| PASSAGE GIVEN |
★ ★ ★ ★

Hint: derivative of exponential is faster growing than exponential when base is greater than e

we can use this to get the idea that the derivative of the exponential is greater than the exponential, as 3 is greater than e

yeah

hmmm

So that rules out first option

because the derivation of a function b^x is ln(b)*b^x, if b is greater than e, then the derivative should be greater than b^x for ln(b) > 1, or b>e

i see

how do you know its e

And the fourth option

Bc d/dx a^x = ln(a)a^x

When a>e ln(a)>1

tbf the graph is too short to tell whether or not its already being multiplied by a constant

Yeah, but it looks like its going to hit some value close-ish to 9 at 2

yeah

So its about 3^x

If you ignore the fact that at -1 its 1/2

Assume its just a drawing error

what if its just e^x = e^x

Its 3 at 1

then the graph should just be the same graph copy pasted

also it would be e at x = 1

little less than 3

Anyways we can rule out answer 1

wait it might actually be fuckin e^x

why

Wait shit

Is it?

★ ★ ★ ★

| ROWS |
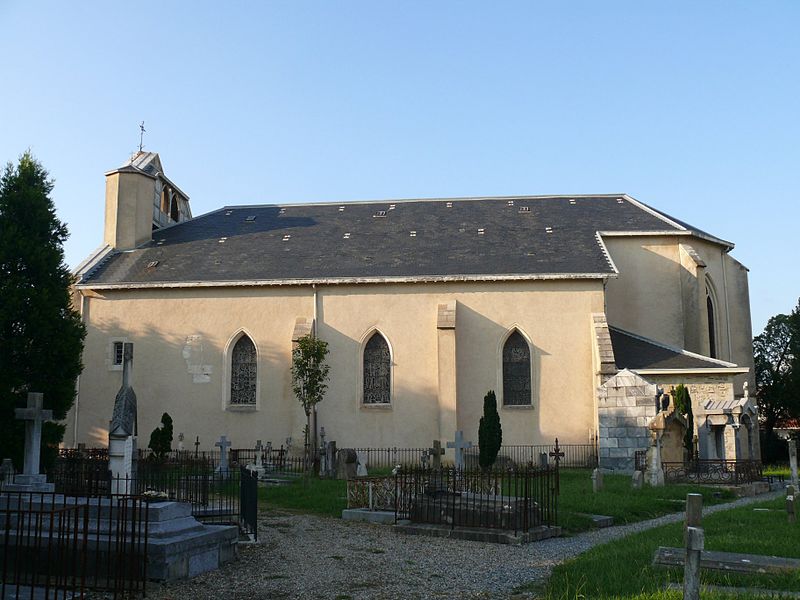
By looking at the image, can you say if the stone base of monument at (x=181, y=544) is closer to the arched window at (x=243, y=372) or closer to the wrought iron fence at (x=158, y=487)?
the wrought iron fence at (x=158, y=487)

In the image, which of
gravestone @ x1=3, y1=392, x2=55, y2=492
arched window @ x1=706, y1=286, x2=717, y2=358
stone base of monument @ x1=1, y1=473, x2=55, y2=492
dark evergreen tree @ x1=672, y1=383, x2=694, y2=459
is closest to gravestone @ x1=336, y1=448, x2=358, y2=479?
gravestone @ x1=3, y1=392, x2=55, y2=492

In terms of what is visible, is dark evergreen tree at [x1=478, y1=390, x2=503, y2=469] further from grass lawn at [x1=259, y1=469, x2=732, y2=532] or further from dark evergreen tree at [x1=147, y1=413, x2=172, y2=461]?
dark evergreen tree at [x1=147, y1=413, x2=172, y2=461]

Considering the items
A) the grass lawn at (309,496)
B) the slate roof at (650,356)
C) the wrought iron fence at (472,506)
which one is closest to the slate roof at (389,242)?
the slate roof at (650,356)

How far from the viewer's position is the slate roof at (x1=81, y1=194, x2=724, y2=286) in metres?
26.4

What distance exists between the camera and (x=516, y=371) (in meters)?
25.8

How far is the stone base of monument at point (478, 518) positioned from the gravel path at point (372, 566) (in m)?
0.24

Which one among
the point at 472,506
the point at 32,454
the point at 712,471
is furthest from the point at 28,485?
the point at 712,471

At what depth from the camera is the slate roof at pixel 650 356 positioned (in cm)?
2411

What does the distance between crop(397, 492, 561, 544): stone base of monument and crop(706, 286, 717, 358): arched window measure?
63.6ft

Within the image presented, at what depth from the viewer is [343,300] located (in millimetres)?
26328

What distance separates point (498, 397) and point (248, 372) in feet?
28.1

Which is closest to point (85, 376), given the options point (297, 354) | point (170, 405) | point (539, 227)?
point (170, 405)

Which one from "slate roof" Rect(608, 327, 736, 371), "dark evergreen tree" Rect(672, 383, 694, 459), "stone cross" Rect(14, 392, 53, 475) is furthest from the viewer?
"slate roof" Rect(608, 327, 736, 371)

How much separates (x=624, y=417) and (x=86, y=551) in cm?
1690
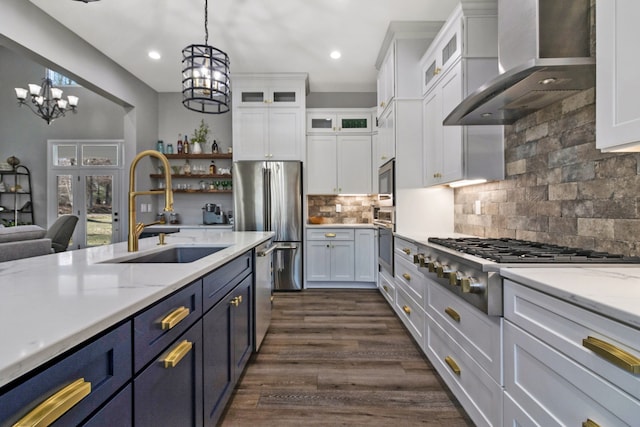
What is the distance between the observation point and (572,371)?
918 millimetres

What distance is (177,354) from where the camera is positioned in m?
1.06

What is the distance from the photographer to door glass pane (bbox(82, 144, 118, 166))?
5621mm

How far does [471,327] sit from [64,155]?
6.97 meters

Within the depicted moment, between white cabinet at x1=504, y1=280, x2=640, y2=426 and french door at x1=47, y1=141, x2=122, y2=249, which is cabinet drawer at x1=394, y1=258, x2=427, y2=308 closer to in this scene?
white cabinet at x1=504, y1=280, x2=640, y2=426

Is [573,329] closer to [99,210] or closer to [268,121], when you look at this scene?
[268,121]

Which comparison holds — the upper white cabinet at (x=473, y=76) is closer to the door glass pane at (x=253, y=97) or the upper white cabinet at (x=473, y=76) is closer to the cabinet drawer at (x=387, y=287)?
the cabinet drawer at (x=387, y=287)

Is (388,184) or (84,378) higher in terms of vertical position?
(388,184)

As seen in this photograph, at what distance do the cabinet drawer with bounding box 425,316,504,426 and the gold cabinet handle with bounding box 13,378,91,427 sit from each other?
57.1 inches

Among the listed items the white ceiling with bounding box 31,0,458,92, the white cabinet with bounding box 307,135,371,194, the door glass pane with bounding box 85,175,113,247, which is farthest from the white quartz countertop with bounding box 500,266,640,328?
the door glass pane with bounding box 85,175,113,247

★ ★ ★ ★

| PROBLEM SET |
1. Can you restate the paragraph in the thread on exponential derivatives that begins "because the derivation of a function" more briefly, keeping its main facts?
2. Could you write the next few lines of the thread on exponential derivatives, picking up after its final line?
The entries have no connection to the thread on exponential derivatives.

| TASK RESULTS |
1. The derivative of b^x is ln(b)·b^x. When b > e, ln(b) > 1, so the derivative is greater than b^x.

2.
OH

IT FUCKING IS

WE SO DUMV

yay

ITS OPTION 4

i solved it 😍

Omfg biggest brain fart of the century

generally, any exponential with base close to e makes it so that the graph doesnt stray very far at all when you take its derivative

e is a goofy little number because it's just what we base exponential derivatives off of

e is so silly

if it's close to e (slightly above or slightly less) you're generally expecting the y value at 1 to be pretty close to what it was before you took its derivative

Fun fact, e wasnt actually named after the first letter in euler’s name, he just already had some thing for a,b,c, and d so he picked e

Fun math facts

because the natural log of any number close to e will always be pretty close to 1

wow

yes

okay wait i have another question

oh

Trick question

its 2pi

LOL

Think about it

wait no

2pi

Let him figure it out

:3

im a girl

Think about it

2 pi

Sry, let her figure it out

not quite....
y = pi^2, there are no variables here

2PI

nooooooo

y is equal to a constant

Is pi a variable

what does that mean about the slope :3

but i thought pi was a number

oh

yeah

Yes

It is

pi is a number

pi is a number

yes

This is a trick question

2pi is the biggest bait on earth

1/lnpi2

…

Is 2 a variable

no i mean

1/2lnpi

do you have a graphing calculator on you?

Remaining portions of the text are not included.